Por mais que as trajetórias de Myrthes de Campos, Orminda Ribeiro Bastos, Maria Coelho e Romy Medeiros da Fonseca, entre tantas outras, sejam representativas para a história das mulheres juristas brasileiras, é importante questionar as narrativas dos pioneirismos, muitas vezes entrelaçadas ao tema.

Para Mariana Silveira, as reflexões sobre mulheres juristas devem problematizar os pioneirismos, que minimizam preconceitos e expectativas quanto aos papéis de gênero na produção e na reprodução de desigualdades. Há, também, o risco de recair em visões glorificadoras, que colocam em segundo plano contradições profundas e dinâmicas sociais complexas.

“Mais do que exemplos edificantes, a recuperação das trajetórias de mulheres juristas, e mais particularmente das dificuldades que enfrentaram para construir suas carreiras, é um convite para reflexões críticas sobre as desigualdades que seguem marcando as profissões, sobretudo aquelas de prestígio social como o Direito.”

Campos, Bastos, Coelho e Fonseca não foram pioneiras heroicas. “Foram mulheres marcadas pelas tensões dos tempos em que viveram e que enfrentaram como puderam obstáculos os mais variados. Algumas mais do que outras foram responsáveis pela conquista de direitos, que em parte desfrutamos, mas que tampouco estão garantidos e podem ser revertidos a qualquer momento.”

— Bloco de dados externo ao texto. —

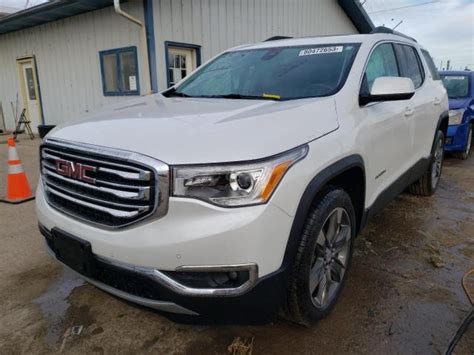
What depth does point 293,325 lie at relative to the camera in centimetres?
248

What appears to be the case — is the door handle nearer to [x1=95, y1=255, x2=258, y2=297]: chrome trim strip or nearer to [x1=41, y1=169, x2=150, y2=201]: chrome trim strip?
[x1=95, y1=255, x2=258, y2=297]: chrome trim strip

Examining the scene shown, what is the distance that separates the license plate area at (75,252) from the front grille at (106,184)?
128 millimetres

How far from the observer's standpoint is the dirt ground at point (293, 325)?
7.59 ft

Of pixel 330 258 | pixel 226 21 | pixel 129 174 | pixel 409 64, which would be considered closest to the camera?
pixel 129 174

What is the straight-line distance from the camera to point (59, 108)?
10609 millimetres

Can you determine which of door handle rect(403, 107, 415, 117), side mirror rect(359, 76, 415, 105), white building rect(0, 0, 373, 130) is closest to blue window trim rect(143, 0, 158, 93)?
white building rect(0, 0, 373, 130)

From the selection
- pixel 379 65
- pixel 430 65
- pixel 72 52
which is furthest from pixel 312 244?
pixel 72 52

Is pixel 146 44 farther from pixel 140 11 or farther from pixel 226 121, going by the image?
pixel 226 121

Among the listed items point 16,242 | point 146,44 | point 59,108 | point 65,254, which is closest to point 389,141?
point 65,254

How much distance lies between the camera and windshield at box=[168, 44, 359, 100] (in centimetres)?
284

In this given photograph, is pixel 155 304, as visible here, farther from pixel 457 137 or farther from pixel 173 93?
pixel 457 137

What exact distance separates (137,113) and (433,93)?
359cm

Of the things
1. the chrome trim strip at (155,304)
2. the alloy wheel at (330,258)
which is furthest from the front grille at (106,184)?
the alloy wheel at (330,258)

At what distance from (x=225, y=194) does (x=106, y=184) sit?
63 centimetres
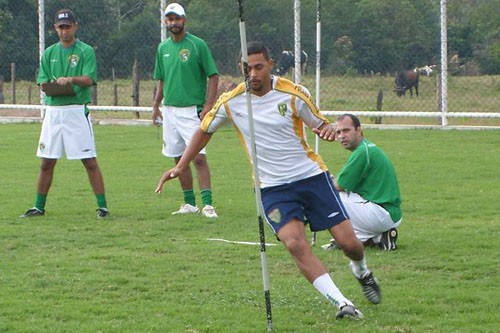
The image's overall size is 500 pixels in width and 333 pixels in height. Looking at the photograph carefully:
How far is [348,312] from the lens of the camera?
7.18 metres

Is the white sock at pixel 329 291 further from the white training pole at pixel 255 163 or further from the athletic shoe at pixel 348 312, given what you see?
the white training pole at pixel 255 163

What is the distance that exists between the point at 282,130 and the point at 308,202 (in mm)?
499

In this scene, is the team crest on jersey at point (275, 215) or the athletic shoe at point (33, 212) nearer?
the team crest on jersey at point (275, 215)

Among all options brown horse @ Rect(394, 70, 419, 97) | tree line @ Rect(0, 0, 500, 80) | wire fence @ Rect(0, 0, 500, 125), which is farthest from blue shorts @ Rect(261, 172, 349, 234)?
tree line @ Rect(0, 0, 500, 80)

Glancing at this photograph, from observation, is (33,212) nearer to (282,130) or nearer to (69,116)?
(69,116)

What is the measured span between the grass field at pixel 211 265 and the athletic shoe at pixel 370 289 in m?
0.06

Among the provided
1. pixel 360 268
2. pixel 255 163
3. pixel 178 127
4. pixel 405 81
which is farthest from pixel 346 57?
pixel 255 163

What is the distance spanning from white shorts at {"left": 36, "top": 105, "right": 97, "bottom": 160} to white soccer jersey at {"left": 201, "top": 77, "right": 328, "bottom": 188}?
→ 15.1ft

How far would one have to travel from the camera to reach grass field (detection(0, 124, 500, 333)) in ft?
24.0

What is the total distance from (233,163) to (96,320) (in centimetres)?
995

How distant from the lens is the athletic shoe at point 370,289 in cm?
765

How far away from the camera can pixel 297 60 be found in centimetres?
2195

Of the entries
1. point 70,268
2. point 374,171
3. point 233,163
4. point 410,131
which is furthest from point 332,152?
point 70,268

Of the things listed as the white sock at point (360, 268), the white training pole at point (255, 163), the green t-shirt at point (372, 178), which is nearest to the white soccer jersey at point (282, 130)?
the white training pole at point (255, 163)
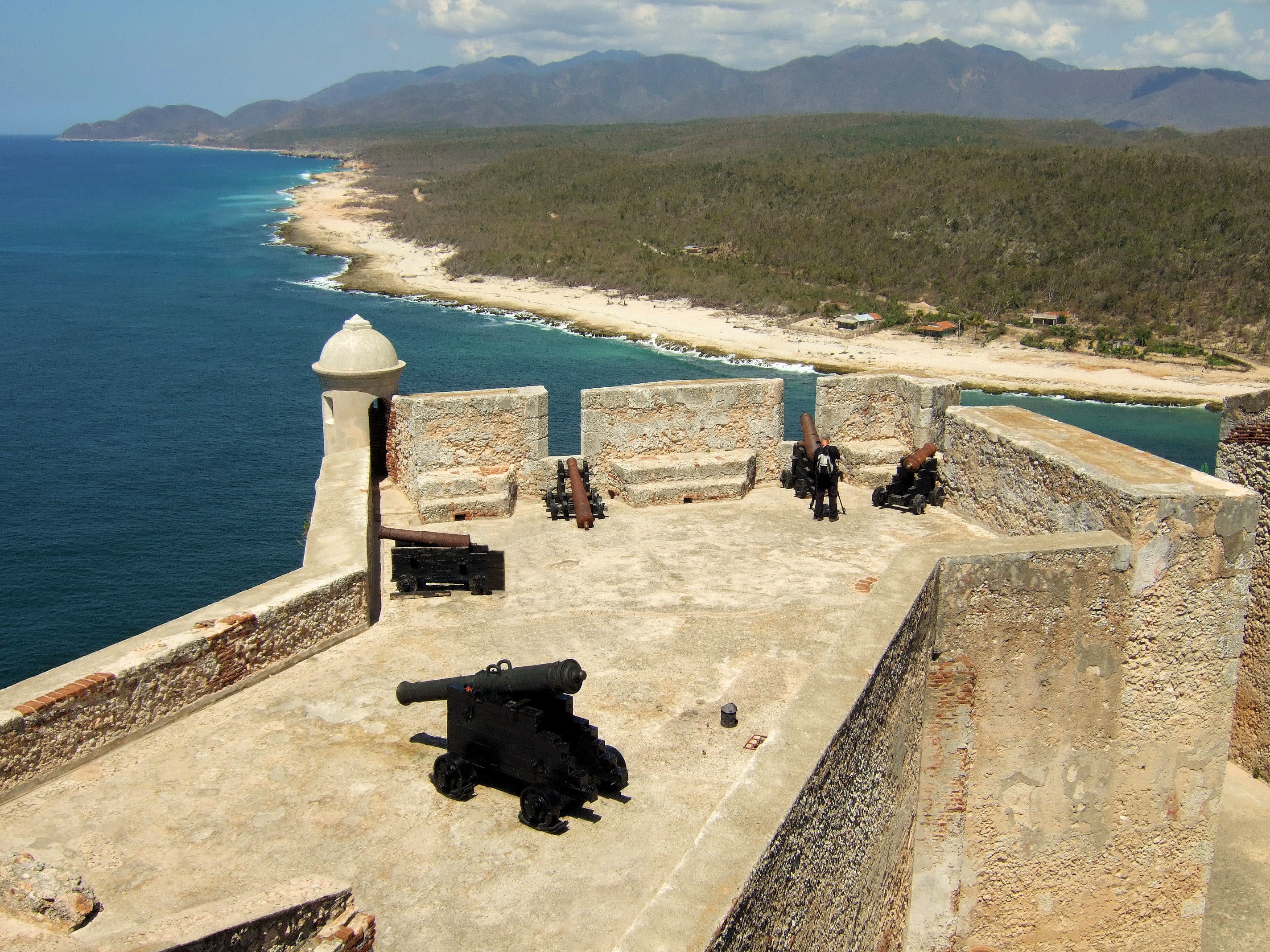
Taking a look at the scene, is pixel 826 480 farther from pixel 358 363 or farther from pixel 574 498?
pixel 358 363

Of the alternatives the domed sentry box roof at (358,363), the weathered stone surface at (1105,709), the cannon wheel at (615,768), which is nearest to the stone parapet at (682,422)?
the domed sentry box roof at (358,363)

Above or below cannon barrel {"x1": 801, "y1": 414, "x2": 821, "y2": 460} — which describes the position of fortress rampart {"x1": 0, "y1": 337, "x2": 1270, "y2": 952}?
below

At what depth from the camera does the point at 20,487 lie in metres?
30.1

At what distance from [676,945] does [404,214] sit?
3519 inches

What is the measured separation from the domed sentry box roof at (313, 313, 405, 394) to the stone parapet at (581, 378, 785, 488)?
1.99m

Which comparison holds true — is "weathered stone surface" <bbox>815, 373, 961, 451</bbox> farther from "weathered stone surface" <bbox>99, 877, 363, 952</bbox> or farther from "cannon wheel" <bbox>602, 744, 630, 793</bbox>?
"weathered stone surface" <bbox>99, 877, 363, 952</bbox>

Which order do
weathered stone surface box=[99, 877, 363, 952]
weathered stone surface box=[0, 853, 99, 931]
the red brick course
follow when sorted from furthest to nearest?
the red brick course, weathered stone surface box=[0, 853, 99, 931], weathered stone surface box=[99, 877, 363, 952]

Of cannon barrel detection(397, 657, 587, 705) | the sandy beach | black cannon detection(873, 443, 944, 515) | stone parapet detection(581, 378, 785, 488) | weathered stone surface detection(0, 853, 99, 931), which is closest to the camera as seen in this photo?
weathered stone surface detection(0, 853, 99, 931)

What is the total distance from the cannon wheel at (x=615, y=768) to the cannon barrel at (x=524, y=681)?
1.38 ft

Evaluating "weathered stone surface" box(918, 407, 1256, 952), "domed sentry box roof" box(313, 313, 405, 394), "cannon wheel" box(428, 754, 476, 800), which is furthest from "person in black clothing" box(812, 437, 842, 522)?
"cannon wheel" box(428, 754, 476, 800)

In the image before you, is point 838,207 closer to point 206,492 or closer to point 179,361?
point 179,361

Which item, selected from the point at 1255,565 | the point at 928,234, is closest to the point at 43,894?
the point at 1255,565

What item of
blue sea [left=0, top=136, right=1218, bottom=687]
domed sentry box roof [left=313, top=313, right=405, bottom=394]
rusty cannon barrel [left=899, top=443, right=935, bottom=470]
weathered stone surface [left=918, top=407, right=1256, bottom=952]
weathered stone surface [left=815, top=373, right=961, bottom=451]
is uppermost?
domed sentry box roof [left=313, top=313, right=405, bottom=394]

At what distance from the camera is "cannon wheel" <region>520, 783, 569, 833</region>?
5.66 metres
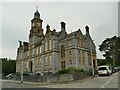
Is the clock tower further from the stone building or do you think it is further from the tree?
the tree

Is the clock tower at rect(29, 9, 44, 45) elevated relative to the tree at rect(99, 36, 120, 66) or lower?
elevated

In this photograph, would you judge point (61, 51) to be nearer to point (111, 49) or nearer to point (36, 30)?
point (36, 30)

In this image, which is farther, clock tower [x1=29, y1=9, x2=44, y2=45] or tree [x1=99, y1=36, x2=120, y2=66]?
tree [x1=99, y1=36, x2=120, y2=66]

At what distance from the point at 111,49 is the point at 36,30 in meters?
31.4

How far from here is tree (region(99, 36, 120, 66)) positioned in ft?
240

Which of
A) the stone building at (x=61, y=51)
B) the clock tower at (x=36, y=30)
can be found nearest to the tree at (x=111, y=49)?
the stone building at (x=61, y=51)

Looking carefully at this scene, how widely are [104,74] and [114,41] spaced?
134 ft

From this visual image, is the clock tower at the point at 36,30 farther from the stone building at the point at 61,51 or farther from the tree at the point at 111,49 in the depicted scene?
the tree at the point at 111,49

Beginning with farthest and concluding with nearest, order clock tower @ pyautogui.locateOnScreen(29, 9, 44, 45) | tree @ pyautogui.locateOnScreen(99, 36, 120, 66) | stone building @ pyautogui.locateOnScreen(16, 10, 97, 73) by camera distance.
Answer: tree @ pyautogui.locateOnScreen(99, 36, 120, 66) < clock tower @ pyautogui.locateOnScreen(29, 9, 44, 45) < stone building @ pyautogui.locateOnScreen(16, 10, 97, 73)

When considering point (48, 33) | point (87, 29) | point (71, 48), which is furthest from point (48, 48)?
point (87, 29)

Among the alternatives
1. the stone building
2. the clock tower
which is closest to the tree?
the stone building

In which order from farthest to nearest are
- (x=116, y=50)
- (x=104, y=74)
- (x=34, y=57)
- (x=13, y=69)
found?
(x=13, y=69) < (x=116, y=50) < (x=34, y=57) < (x=104, y=74)

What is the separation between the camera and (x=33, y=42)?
6506 cm

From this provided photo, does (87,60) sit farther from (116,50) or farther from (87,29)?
(116,50)
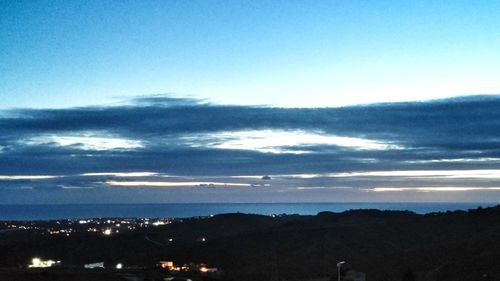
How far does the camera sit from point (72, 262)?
105688 mm

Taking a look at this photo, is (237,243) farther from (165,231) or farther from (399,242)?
(165,231)

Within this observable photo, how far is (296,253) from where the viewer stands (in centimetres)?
10088

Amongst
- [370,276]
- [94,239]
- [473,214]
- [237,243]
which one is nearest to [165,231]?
[94,239]

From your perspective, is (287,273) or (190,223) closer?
(287,273)

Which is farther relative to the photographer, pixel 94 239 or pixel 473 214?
pixel 94 239

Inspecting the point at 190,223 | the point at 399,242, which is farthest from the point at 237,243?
the point at 190,223

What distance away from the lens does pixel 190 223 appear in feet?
543

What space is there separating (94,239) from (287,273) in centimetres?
6175

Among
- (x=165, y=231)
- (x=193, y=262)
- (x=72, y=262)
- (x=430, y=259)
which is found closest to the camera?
(x=430, y=259)

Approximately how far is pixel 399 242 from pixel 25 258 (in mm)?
57079

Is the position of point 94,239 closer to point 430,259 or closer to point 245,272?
point 245,272

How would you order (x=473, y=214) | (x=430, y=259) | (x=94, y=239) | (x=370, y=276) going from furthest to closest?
(x=94, y=239), (x=473, y=214), (x=430, y=259), (x=370, y=276)

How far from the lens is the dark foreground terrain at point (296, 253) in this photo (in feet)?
221

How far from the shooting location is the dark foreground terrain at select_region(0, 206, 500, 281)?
67375 mm
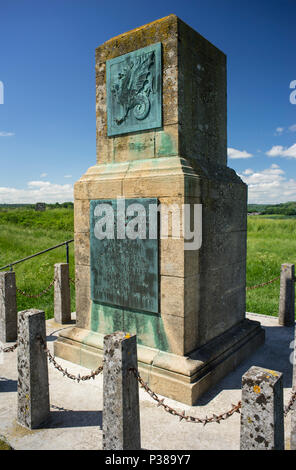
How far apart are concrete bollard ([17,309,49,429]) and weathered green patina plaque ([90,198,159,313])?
152 cm

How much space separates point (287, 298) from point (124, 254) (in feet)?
13.5

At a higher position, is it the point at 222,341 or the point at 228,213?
the point at 228,213

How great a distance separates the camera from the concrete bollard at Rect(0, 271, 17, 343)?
259 inches

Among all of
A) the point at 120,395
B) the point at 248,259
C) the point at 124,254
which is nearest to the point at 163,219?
the point at 124,254

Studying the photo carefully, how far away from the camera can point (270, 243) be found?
2036 centimetres

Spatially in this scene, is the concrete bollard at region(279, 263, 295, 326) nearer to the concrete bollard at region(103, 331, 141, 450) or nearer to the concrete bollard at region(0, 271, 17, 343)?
the concrete bollard at region(103, 331, 141, 450)

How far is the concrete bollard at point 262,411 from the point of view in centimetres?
244

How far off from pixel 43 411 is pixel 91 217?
2839mm

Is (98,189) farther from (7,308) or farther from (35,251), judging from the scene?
(35,251)

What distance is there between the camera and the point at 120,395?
291cm

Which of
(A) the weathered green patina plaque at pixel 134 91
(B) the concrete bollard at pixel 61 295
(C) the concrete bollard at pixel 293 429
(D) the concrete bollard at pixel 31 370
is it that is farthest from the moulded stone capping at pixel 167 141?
(B) the concrete bollard at pixel 61 295

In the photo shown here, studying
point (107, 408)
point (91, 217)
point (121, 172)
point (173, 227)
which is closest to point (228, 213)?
point (173, 227)
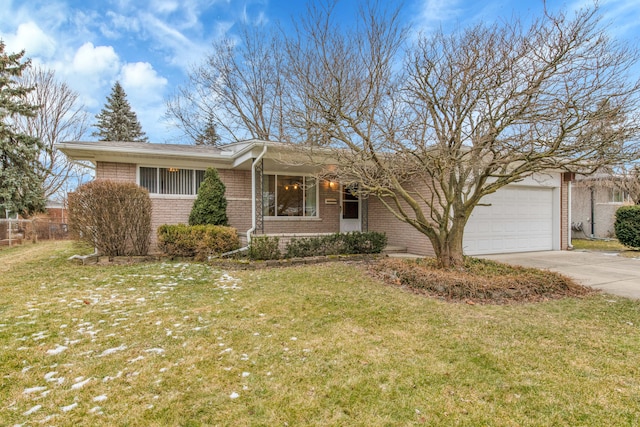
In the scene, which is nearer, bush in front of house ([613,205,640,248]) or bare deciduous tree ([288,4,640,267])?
bare deciduous tree ([288,4,640,267])

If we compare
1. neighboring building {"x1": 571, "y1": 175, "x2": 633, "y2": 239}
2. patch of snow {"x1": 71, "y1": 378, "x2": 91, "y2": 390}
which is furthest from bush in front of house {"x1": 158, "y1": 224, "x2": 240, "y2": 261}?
neighboring building {"x1": 571, "y1": 175, "x2": 633, "y2": 239}

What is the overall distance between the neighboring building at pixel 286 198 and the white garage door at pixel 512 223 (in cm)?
3

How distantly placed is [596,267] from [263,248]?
25.2ft

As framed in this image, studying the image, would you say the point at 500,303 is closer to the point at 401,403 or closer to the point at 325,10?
the point at 401,403

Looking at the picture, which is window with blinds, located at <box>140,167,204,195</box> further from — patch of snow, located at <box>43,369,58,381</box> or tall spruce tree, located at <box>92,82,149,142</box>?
tall spruce tree, located at <box>92,82,149,142</box>

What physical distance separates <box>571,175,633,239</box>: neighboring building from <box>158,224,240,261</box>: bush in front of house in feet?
52.0

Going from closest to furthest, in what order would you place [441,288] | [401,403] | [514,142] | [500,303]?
[401,403]
[500,303]
[441,288]
[514,142]

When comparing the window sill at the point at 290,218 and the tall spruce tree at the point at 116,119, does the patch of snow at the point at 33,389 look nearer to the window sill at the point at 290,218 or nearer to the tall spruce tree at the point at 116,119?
the window sill at the point at 290,218

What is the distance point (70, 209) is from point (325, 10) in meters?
7.16

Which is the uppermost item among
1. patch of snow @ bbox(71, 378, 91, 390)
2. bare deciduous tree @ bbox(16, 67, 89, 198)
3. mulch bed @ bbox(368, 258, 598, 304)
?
bare deciduous tree @ bbox(16, 67, 89, 198)

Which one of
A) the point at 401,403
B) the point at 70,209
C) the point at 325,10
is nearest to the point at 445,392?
the point at 401,403

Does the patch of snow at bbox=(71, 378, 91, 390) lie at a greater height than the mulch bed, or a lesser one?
lesser

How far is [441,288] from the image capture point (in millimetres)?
5375

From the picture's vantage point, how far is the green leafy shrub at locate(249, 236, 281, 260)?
8117mm
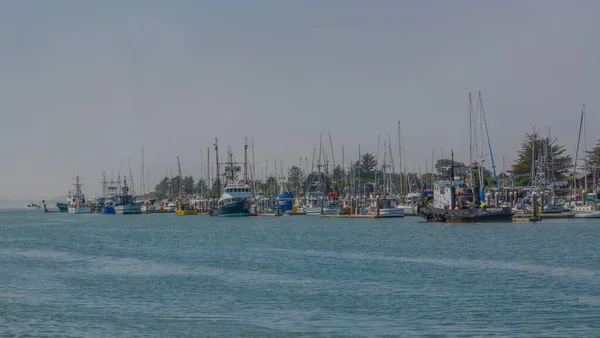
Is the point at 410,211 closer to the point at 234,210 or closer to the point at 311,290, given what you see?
the point at 234,210

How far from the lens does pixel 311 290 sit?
3956 centimetres

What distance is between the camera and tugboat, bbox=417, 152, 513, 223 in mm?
96969

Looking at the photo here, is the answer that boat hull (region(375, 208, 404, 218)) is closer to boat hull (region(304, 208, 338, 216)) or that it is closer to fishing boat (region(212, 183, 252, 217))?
boat hull (region(304, 208, 338, 216))

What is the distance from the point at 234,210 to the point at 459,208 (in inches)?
2608

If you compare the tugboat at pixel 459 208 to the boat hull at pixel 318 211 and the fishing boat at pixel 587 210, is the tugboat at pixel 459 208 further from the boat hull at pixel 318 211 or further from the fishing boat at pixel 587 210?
the boat hull at pixel 318 211

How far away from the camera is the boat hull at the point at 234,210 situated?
158 m

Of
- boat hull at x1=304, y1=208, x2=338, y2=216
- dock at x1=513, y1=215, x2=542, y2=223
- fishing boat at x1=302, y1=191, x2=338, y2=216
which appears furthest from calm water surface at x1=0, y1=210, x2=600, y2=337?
fishing boat at x1=302, y1=191, x2=338, y2=216

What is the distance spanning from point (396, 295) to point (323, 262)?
17.6m

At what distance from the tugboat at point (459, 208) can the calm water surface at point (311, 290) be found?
26.4 metres

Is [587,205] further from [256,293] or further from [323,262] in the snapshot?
[256,293]

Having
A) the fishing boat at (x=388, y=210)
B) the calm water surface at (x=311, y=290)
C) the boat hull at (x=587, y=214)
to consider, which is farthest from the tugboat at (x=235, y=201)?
the calm water surface at (x=311, y=290)

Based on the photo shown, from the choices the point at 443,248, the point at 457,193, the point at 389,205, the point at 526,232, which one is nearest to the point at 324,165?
the point at 389,205

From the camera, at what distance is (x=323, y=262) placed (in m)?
54.7

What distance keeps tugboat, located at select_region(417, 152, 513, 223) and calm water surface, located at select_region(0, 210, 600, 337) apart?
26444 mm
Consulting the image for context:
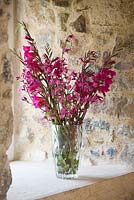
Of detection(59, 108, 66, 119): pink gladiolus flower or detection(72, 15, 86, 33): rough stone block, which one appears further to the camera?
detection(72, 15, 86, 33): rough stone block

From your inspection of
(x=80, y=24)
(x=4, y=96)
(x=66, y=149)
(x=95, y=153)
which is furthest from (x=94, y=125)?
(x=4, y=96)

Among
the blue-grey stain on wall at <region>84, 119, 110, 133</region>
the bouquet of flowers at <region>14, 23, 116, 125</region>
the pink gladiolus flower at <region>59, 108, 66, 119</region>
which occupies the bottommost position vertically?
the blue-grey stain on wall at <region>84, 119, 110, 133</region>

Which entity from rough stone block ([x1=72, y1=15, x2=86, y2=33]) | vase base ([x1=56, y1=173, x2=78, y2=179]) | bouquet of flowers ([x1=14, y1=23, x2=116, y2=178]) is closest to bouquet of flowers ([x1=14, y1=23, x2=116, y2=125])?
bouquet of flowers ([x1=14, y1=23, x2=116, y2=178])

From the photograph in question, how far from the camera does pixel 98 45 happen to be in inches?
78.2

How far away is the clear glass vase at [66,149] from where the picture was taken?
1728 millimetres

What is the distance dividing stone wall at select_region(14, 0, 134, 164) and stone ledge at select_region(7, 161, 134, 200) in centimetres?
9

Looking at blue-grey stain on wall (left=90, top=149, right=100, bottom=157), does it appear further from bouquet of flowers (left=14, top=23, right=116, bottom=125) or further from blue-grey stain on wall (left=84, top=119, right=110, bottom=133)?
bouquet of flowers (left=14, top=23, right=116, bottom=125)

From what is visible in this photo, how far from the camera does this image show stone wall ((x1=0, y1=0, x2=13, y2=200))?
1.33 metres

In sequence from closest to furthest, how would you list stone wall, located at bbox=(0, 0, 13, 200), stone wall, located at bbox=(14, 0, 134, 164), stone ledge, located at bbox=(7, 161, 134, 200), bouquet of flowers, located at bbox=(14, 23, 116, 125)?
stone wall, located at bbox=(0, 0, 13, 200) < stone ledge, located at bbox=(7, 161, 134, 200) < bouquet of flowers, located at bbox=(14, 23, 116, 125) < stone wall, located at bbox=(14, 0, 134, 164)

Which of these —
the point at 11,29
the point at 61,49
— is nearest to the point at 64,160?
the point at 61,49

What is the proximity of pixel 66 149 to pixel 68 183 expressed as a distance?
136mm

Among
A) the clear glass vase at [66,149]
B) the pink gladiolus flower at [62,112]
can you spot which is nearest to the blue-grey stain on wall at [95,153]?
the clear glass vase at [66,149]

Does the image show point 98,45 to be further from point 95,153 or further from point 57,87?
point 95,153

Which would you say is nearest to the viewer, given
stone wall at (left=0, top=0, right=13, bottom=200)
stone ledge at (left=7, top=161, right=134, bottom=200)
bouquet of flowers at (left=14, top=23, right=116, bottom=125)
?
stone wall at (left=0, top=0, right=13, bottom=200)
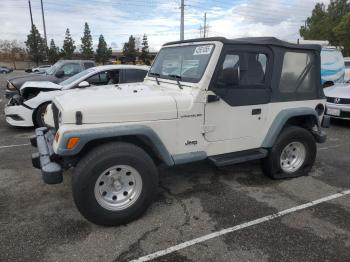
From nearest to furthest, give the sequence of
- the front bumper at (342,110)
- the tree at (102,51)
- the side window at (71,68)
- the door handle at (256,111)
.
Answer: the door handle at (256,111), the front bumper at (342,110), the side window at (71,68), the tree at (102,51)

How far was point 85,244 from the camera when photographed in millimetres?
3078

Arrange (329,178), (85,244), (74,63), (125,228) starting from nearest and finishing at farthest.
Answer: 1. (85,244)
2. (125,228)
3. (329,178)
4. (74,63)

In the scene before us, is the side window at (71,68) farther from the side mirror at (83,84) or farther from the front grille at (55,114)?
the front grille at (55,114)

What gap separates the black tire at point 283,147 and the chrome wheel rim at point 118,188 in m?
2.15

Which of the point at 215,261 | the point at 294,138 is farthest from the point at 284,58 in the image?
the point at 215,261

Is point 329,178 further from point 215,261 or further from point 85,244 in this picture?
point 85,244

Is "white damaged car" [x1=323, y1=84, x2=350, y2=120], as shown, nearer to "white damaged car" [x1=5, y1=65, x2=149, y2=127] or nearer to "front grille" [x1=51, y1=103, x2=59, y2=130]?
"white damaged car" [x1=5, y1=65, x2=149, y2=127]

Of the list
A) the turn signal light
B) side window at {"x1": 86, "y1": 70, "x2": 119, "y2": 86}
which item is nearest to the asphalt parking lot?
the turn signal light

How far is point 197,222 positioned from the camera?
11.5ft

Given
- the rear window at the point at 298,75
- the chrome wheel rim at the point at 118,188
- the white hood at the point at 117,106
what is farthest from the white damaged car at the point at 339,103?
the chrome wheel rim at the point at 118,188

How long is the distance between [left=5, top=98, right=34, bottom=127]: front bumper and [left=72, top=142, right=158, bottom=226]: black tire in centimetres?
484

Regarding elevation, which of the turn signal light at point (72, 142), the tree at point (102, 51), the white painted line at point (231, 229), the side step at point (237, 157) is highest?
the tree at point (102, 51)

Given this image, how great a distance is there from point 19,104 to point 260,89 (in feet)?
19.1

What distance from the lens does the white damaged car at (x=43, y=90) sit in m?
7.26
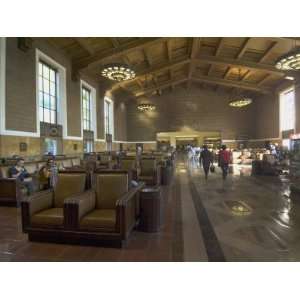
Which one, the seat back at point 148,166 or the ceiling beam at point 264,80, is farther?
the ceiling beam at point 264,80

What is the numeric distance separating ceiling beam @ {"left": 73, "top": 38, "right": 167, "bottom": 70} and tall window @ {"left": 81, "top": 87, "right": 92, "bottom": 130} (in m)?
2.03

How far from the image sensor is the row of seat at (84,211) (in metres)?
2.87

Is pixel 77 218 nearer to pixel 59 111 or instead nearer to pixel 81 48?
pixel 59 111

O fato de as mulheres serem, hoje, maioria nos cursos de graduação em Direito, mas diminuírem em proporção quanto mais se galgam os degraus, seja da carreira acadêmica, seja de instituições como o Supremo Tribunal Federal (para não falar de enviesamentos e preconceitos mais sutis, como a relegação a posições desgastantes e marcadas por expectativas de cuidado, como a coordenação de cursos, ou da dificuldade de serem reconhecidas como autoras de obras jurídicas), mostra-nos que resta muito a fazer. Como sugere a frágil, mas poderosa, corrente formada por intervenções de Myrthes de Campos, Maria Coelho, Orminda Bastos, Romy Medeiros da Fonseca e tantas outras, “esse trabalho só poderá ser eficaz se for coletivo”.